Kathmandu district chief administrator Ek Narayan Aryal said tents and water were being handed out Monday at 10 locations in Kathmandu, but that aftershocks were leaving everyone jittery. The largest, on Sunday, was magnitude 6.7.

"There have been nearly 100 earthquakes and aftershocks, which is making rescue work difficult. Even the rescuers are scared and running because of them," Aryal said.

Udav Prashad Timalsina, the top official for the Gorkha district, where Saturday's quake was centered, said he was in desperate need of help. "There are people who are not getting food and shelter. I've had reports of villages where 70 percent of the houses have been destroyed,'' he said.

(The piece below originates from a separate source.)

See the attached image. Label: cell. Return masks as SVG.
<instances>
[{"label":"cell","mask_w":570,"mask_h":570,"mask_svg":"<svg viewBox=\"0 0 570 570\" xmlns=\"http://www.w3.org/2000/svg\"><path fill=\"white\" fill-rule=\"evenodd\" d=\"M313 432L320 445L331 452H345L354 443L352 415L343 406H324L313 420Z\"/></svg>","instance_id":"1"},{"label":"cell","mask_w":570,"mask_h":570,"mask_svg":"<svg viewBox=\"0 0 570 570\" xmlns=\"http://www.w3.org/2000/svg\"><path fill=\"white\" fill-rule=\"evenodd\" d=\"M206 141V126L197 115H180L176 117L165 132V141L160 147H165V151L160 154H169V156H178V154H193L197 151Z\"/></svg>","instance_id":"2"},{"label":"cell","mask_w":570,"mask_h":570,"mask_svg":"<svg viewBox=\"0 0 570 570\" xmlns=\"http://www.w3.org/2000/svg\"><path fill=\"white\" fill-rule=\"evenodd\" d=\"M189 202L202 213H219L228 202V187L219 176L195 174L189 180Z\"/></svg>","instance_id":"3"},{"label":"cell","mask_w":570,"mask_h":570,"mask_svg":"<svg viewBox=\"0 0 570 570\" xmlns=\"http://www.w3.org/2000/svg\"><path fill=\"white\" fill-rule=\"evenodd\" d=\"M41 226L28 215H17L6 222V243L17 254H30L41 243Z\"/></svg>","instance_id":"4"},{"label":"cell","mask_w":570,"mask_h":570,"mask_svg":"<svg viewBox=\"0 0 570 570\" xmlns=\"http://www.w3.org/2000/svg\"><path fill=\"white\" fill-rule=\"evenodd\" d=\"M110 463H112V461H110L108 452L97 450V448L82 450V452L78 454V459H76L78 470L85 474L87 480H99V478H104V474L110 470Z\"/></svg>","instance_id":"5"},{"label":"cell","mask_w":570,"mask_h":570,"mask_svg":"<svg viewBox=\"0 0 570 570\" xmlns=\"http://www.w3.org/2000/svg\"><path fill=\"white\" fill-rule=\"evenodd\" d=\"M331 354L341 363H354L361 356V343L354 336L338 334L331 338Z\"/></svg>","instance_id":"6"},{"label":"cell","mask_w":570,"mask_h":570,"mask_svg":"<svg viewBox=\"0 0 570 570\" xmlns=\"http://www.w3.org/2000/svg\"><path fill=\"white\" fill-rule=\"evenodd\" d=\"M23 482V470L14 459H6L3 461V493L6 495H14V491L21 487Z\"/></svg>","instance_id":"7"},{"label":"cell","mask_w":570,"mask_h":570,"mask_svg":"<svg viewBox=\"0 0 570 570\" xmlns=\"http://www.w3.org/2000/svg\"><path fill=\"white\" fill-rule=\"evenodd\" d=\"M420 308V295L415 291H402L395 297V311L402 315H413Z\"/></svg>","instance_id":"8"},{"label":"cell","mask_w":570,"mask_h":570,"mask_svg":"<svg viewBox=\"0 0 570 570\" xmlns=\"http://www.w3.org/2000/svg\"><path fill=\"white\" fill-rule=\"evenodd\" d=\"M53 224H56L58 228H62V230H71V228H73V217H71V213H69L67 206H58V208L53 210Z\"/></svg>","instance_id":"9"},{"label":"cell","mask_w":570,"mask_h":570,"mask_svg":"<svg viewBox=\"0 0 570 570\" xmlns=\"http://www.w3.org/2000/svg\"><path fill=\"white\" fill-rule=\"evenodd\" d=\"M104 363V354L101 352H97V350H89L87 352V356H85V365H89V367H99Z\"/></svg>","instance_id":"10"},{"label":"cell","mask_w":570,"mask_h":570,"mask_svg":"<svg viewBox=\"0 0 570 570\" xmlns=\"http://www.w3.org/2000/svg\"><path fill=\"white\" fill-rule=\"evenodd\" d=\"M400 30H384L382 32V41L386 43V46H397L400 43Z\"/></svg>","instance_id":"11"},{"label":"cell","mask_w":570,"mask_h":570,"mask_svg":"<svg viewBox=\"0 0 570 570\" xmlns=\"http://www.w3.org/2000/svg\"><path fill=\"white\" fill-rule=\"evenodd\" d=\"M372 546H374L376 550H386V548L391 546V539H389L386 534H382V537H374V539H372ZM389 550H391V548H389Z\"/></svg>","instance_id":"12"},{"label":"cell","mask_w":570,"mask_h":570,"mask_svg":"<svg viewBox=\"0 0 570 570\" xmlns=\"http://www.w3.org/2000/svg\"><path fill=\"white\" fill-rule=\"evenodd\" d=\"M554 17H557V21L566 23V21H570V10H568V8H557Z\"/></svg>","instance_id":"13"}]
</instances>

Lila Mani Poudyal, Nepal's chief secretary, appealed again to the international community for urgent help, saying they need everything including dry goods, tents, paramedics and expert teams to cope with the disaster.  Poudyal said that many needed to help with the disaster have gone home to their families and are refusing to work slowing the recovery.

Disaster response teams from many different countries, including the United States, have deployed to the region to help with search, rescue and recovery.

Saturday's earthquake was the strongest in 81 years in Nepal, when an even stronger quake struck the area in 1934 killing more than 10,000 people.